We will tell again and again to our children and grandchildren and thus will we
ever keep alive within us Irwin's memory, his character, his sense of humor.
We are only laying his body to rest, but what made Irwin such a unique
human being, we will keep in our hearts and souls.
He will ever be an eternal flame in our minds. And even now and for the rest
of our days, all that he has done will stand fast.

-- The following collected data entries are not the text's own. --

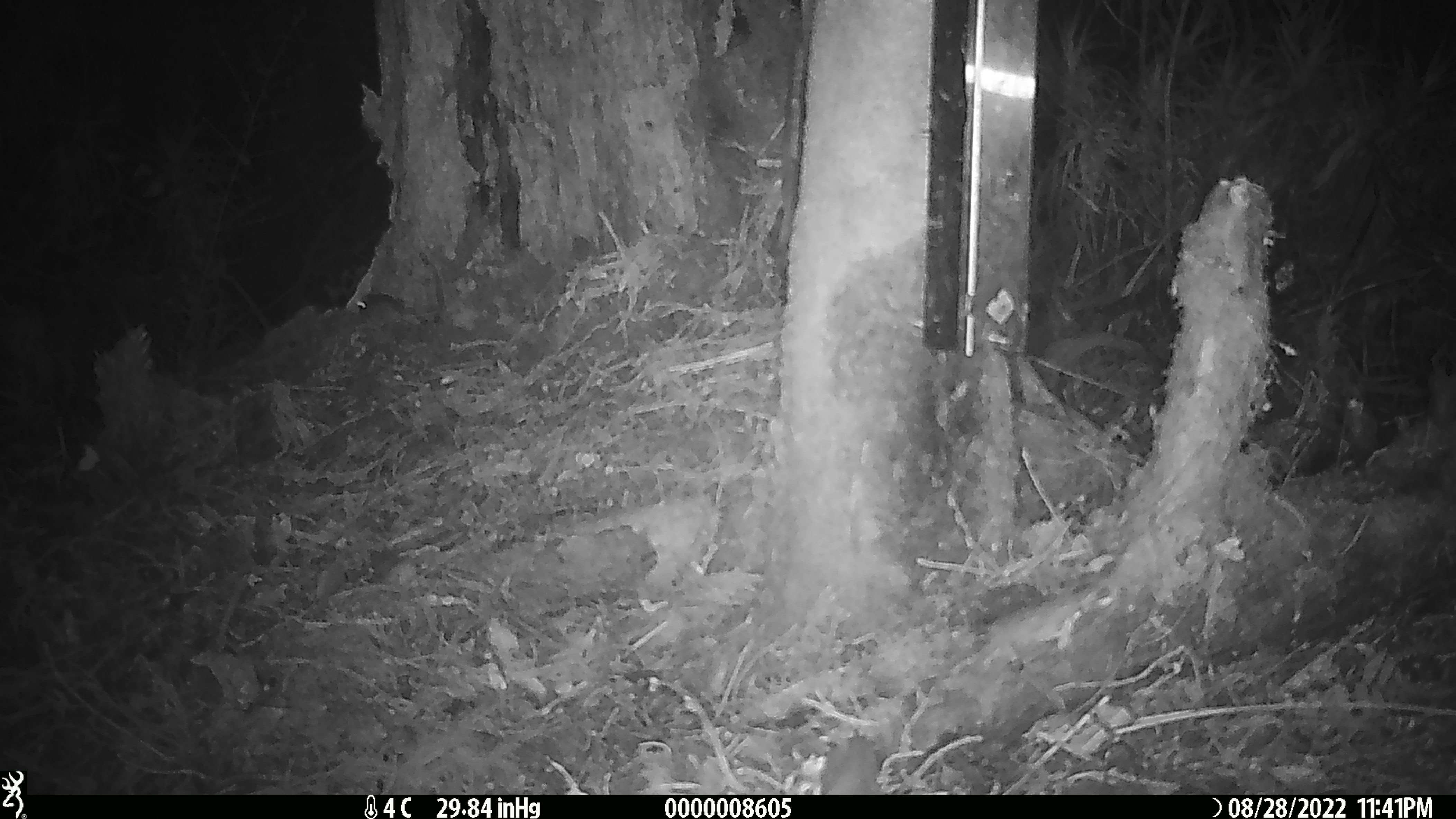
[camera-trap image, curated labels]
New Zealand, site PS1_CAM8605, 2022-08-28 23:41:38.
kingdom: Animalia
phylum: Chordata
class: Mammalia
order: Rodentia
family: Muridae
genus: Mus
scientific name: Mus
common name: mouse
Mouse (Mus).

And so he will live. Such life no bonds can hold.
This giant pine,
Magnificent and old.
THE UNA REPORTER
UNITED NATIONS ASSOCIATION
of the UNITED STATES of AMERICA
P.O. Box 776
Sarasota, FL 34230
A Tribute To A Gallant Leader:
We mourn the passing of Irwin Franzel, a quiet, unassuming, and
dedicated member of our Chapter whose long exceptional service to the United Nations was
superior and effective in every way
Irwin was one individual who gave much more of himself than he ever personally gained. Going back a long time, he served with distinction as a member of our Board of Directors for many, many terms. He fathered and developed our wonderful Tree Planting Project, an accomplishment which so aptly filled one of the aims of the United Nations. We admire him for his achievement in helping protect the earth's natural resources and the environment.
He headed up a unique business called Delta Rehab, which made it possible for less fortunate persons to rejuvenate their lives. His long hours and caring efforts helped so many people who needed the help he saw that they received. Irwin unselfishly did much to make this a better planet, and we are proud that he served as one of our leaders.
His loving wife, Bemita, also does tremendous work for the UNA, and we are very grateful. We extend our sympathy to her and want her to know that our loss is great also, not of the same magnitude as hers, but a loss that creates a void we cannot fill.